* Tasks to carry out:
A. In the satirical piece about the collation, on what day were the reporters sent to the press conference?
B. Reproduce the satirical piece about the collation word for word, from "Was heard plenty" to "the street.".

--- START OF Source document ---

Collation Reactions
Guysnooze reporters were sent scurrying to a presser on Valentine
’s Day, what an injustice! But two political entities were about to coalesce
and news is we business , so the editors were cracking the whips, “bring in
more than the tripe they will hand you!, look deep for the bacchanal , find out
who cuss whom, don’t come back with a release and two throwaway quotes, ya
hear?”
Reporter: in a welcome new development the AFC has agreed
to join the APNU collation, this approach saw the parties involved working past
their prejudices, word is they hate being in opposition more than each other,
both parties claimed that it was a fair deal done in order to win at all costs
(no?) sorry, is for make better the glorious nation of Guyana, …….I like! How much?
Was heard plenty during the negotiations, no word yet if the Principals of the
New Collation would be creating a new entity or contesting under A Perfectly Nice Umbrella , we await
developments, over to my colleague who is gauging reactions from participants,
interested parties, soup or rum drinkers , super rum drinkers and the man on
the street.
Guysnooze posed the same question “what do you think of the
collation?” to many and chronicled their responses below:
Cde. Greenshirt: It is good to be back at the helm of this ship, it is a dream come through.
Cde. Goatee: yuh put lipstick on a pig, it’s still a pig….
Cde. Nahgamuchfado: The next time, it is I who will be President
that has been agreed to in principle, what a glorious day!

--- END OF Source document ---
--- START OF Data records ---

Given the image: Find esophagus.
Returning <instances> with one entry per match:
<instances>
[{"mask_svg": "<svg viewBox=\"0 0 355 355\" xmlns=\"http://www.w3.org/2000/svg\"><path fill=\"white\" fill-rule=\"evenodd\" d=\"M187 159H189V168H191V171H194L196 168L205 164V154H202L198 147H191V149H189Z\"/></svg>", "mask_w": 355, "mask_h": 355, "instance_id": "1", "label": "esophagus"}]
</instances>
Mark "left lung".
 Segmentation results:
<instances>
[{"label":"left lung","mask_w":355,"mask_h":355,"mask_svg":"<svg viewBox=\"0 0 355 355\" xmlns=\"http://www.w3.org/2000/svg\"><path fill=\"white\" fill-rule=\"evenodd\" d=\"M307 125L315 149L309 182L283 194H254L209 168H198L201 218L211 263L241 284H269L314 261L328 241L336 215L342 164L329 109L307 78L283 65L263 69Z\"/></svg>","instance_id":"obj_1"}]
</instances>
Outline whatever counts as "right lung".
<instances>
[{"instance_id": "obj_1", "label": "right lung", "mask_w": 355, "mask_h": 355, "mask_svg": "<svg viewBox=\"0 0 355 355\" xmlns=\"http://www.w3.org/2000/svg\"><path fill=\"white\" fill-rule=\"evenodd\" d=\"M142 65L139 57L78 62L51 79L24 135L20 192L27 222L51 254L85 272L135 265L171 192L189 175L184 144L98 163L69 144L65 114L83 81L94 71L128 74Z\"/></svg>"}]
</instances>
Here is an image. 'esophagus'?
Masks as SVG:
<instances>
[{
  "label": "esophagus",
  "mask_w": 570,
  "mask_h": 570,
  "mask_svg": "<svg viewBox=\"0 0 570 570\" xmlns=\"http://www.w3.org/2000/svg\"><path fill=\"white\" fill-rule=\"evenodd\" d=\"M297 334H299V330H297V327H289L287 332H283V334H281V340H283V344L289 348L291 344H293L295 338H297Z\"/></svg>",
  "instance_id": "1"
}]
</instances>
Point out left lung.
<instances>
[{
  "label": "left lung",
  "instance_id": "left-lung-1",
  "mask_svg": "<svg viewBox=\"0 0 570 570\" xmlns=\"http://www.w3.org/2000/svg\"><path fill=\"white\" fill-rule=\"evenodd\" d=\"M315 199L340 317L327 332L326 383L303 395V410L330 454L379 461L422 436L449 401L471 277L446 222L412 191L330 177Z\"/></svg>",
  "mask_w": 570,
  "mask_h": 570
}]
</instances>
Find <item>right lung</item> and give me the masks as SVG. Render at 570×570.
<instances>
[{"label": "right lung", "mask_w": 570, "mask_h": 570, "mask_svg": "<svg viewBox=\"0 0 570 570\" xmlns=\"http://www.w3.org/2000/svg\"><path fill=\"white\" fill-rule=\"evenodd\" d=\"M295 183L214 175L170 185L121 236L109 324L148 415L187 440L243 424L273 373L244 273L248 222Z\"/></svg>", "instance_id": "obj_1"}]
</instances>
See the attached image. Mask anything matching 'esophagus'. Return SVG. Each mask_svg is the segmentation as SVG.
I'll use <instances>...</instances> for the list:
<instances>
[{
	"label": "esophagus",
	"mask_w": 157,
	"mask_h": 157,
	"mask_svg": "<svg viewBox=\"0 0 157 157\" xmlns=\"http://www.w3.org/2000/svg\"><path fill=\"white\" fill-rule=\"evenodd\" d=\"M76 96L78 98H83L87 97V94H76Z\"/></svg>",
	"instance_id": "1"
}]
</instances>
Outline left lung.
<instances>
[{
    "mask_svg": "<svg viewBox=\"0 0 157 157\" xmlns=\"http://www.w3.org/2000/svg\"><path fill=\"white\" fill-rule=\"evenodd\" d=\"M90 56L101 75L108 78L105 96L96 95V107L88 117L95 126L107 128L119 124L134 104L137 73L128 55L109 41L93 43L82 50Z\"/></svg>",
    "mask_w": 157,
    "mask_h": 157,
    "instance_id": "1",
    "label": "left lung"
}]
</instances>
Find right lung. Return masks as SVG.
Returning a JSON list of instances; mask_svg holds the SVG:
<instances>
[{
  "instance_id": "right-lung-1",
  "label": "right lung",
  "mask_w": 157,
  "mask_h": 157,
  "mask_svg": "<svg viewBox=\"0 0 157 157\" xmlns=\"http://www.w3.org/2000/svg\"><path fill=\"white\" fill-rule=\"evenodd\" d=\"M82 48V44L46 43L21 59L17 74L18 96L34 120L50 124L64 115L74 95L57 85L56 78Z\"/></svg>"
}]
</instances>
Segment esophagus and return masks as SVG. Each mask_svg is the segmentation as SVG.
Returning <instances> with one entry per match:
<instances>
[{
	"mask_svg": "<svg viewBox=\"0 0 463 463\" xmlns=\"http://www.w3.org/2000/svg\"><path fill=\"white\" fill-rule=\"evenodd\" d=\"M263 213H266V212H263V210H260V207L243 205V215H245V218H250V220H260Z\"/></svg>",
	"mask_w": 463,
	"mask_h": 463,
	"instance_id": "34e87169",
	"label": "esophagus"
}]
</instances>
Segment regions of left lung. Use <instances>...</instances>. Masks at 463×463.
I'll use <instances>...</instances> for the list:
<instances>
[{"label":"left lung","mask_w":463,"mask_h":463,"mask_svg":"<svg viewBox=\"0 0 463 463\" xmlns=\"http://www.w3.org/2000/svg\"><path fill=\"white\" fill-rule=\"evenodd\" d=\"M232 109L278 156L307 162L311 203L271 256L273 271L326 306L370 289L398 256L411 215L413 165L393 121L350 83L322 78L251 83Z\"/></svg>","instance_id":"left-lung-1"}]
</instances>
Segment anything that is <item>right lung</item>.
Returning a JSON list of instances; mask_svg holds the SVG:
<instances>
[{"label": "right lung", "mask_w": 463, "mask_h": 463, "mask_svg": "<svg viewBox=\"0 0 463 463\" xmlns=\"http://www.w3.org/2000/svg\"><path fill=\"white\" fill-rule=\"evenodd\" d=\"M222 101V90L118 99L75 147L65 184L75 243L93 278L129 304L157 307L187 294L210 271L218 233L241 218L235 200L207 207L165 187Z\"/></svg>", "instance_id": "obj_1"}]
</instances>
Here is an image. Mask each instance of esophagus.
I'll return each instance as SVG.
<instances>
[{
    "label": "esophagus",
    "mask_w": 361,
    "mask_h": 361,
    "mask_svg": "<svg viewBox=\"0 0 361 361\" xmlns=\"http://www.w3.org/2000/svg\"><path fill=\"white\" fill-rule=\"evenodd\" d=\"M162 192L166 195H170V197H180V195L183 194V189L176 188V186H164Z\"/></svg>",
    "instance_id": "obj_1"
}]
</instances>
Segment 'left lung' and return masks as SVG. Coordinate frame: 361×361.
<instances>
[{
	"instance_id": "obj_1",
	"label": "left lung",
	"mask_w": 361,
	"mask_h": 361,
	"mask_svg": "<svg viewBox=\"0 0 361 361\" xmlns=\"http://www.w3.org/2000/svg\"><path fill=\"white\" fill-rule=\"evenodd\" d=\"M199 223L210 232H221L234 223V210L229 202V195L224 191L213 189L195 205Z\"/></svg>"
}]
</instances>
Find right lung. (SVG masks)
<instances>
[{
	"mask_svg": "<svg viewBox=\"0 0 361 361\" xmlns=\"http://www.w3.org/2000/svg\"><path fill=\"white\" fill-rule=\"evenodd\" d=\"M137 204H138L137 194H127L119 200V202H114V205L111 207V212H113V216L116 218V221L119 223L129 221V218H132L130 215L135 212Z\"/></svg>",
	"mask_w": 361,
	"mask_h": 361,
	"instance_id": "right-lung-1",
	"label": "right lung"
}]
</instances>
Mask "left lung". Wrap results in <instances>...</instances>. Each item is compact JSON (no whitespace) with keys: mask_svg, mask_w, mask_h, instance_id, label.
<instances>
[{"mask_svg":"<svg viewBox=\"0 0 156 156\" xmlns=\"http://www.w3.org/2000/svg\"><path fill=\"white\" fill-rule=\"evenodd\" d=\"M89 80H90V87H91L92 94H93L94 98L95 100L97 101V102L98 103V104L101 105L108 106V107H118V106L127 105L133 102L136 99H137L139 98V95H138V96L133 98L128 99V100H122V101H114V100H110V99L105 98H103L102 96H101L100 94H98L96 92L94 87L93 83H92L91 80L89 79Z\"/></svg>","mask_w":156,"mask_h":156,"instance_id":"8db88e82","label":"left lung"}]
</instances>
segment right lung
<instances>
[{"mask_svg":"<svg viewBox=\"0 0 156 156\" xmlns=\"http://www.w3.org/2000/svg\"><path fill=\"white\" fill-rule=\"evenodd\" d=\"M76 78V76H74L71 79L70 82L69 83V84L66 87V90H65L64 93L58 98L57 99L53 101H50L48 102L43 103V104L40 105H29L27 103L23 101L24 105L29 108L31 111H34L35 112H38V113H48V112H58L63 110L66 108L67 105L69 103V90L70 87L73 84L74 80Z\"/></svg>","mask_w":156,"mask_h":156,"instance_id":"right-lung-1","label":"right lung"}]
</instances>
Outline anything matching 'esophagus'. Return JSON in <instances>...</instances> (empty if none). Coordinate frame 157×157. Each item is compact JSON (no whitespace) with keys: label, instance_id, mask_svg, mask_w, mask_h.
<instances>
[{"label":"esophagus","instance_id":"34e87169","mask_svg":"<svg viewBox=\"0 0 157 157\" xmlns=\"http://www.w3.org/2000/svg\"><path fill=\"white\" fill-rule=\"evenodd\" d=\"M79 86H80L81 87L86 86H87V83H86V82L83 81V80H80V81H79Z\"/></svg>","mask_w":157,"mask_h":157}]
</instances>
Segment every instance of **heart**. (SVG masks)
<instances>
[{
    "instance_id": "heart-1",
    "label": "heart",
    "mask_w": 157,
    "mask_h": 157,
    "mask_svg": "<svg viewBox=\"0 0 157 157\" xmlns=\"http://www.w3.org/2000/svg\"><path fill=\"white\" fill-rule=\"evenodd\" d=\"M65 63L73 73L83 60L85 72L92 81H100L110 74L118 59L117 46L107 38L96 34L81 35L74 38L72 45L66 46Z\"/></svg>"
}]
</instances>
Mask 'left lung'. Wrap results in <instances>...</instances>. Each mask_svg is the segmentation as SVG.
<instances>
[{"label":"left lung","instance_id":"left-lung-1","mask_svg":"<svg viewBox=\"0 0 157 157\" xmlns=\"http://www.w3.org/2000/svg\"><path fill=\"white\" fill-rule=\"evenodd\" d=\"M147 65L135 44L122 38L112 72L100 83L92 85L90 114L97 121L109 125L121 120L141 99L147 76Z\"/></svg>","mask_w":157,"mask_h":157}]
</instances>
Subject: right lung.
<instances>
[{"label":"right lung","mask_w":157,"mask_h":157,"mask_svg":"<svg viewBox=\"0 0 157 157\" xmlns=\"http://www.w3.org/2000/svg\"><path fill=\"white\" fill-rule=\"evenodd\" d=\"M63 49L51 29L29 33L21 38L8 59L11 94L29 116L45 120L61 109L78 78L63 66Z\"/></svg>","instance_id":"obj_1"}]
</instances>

--- END OF Data records ---

* Solutions for each task:
A. Valentine's Day.

B.
Was heard plenty during the negotiations, no word yet if the Principals of the
New Collation would be creating a new entity or contesting under A Perfectly Nice Umbrella , we await
developments, over to my colleague who is gauging reactions from participants,
interested parties, soup or rum drinkers , super rum drinkers and the man on
the street.